Keponakanku berjalan terburu-buru dari kamar mandi, mukanya pucat.
"Di belakang ado belang-belang!" katanya dengan napas memburu.
Belang-belang? Semua yang ada di ruang TV bingung.
"Dio tu kayak nyamuk, besak. Hidungnyo dak ado," katanya lagi sembari mempraktikkan orang bongkok dan menunjuk hidungnya sendiri.
Oh, tahulah kami. Sejak bayi memang dia langganan melihat yang aneh-aneh.

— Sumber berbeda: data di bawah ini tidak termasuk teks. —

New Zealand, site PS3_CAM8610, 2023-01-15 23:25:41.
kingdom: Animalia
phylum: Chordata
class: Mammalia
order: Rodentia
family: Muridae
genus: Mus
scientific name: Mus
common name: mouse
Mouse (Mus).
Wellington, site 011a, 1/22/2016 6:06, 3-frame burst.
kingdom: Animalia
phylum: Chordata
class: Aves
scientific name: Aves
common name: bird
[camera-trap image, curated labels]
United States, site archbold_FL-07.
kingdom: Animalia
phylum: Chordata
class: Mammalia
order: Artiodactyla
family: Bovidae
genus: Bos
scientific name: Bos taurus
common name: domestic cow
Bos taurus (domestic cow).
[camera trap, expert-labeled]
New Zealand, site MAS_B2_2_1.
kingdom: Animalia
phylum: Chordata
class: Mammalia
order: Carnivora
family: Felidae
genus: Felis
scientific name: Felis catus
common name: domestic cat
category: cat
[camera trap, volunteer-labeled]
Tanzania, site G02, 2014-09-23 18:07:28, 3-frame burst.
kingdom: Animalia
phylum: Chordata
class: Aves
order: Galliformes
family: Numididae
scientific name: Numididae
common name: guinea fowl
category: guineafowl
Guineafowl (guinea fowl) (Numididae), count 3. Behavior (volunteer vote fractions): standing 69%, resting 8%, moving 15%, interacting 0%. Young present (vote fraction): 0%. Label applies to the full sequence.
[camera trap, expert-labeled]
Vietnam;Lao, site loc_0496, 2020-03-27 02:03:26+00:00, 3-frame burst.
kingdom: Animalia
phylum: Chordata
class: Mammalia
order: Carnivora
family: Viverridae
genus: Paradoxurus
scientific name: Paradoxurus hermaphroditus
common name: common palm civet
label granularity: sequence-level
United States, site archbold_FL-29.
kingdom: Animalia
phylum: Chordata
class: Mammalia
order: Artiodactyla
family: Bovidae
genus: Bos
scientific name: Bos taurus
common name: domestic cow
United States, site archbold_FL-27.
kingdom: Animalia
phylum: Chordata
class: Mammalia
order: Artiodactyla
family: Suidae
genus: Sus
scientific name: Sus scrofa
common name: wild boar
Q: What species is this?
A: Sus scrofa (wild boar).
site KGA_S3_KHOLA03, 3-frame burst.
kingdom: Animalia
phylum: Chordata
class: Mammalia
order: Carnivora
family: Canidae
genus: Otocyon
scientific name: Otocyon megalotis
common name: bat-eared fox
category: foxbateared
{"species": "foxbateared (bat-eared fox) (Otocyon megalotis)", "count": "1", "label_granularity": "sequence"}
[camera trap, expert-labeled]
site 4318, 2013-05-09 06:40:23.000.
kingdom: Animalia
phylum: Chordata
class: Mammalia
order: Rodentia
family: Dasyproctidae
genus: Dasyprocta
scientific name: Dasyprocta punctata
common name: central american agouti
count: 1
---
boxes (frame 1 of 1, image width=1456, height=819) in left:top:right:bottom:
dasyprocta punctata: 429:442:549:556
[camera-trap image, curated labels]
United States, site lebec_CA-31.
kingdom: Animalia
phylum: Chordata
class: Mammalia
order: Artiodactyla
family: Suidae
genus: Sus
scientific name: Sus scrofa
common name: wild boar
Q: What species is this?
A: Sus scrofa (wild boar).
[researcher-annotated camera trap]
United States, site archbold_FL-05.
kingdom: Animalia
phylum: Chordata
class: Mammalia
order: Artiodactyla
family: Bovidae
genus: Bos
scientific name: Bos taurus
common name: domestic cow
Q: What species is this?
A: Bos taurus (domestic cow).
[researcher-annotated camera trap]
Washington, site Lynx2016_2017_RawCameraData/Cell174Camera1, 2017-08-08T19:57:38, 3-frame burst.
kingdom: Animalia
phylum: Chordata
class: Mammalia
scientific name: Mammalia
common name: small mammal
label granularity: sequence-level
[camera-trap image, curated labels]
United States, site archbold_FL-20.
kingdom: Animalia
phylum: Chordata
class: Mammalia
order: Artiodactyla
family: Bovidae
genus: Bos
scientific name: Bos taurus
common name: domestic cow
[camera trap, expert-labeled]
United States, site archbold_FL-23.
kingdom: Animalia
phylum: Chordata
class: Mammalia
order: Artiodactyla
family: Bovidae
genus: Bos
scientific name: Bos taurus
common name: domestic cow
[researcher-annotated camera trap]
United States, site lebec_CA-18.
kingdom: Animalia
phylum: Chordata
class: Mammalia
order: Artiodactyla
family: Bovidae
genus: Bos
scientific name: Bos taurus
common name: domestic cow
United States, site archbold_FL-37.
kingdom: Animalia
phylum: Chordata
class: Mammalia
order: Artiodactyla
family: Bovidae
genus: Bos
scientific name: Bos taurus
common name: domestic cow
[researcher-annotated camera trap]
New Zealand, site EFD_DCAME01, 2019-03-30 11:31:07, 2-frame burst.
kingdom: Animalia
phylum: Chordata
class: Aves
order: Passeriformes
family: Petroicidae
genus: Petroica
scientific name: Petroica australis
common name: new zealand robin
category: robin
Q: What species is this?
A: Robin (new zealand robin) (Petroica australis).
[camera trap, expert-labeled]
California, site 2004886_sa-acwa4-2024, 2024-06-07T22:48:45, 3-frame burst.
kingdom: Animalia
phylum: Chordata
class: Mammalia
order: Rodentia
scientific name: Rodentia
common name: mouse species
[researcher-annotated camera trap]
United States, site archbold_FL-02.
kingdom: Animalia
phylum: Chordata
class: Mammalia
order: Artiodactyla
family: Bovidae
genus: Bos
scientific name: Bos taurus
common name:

Penamaan belang-belang sendiri adalah karyanya. Sebelum dan setelahnya, ia selalu punya nama yang berbeda-beda, semau dia saja.
Seiring bertambahnya usia, makin berkurang tingkah anehnya. Setelah masuk usia SD, tak pernah lagi ia bertingkah demikian. Yang kami lakukan adalah tidak membahas apa yang ia lihat.
Pengalaman Masa Kecil
Tak tahu berapa usiaku waktu itu. Kami berada di Jambi Kota Seberang, wilayah Kota Jambi di utara Sungai Batanghari yang kehidupan masyarakatnya masih tradisional.
Aku dan Mamak menginap di rumah kerabat, sepasang suami istri yang hanya tinggal berdua. Suatu malam, kulihat ada benda merah kecil mengawang di depan pintu Nek Cik, begitu aku memanggilnya.
Benda itu sepertinya bergerak dari kamar ke luar. Hari gelap, dan Nek Cik sendirian di dalam. Aku dan Mamak ada di kamar yang lain.
Sambil lalu kubilang ke Mamak, "Ada merah-merah terbang di depan kamar Nek Cik." Kalau saja ucapan itu keluar dari mulut anakku sekarang, mungkin sudah kumarahi. Gak penting.
Sebab gara-gara ucapanku, Mamak berpikir yang bukan-bukan. Beliau segera memanggil Nek Cik di kamar, dan orang tua yang hampir seusia mbahku itu keluar bersama rokok di mulutnya.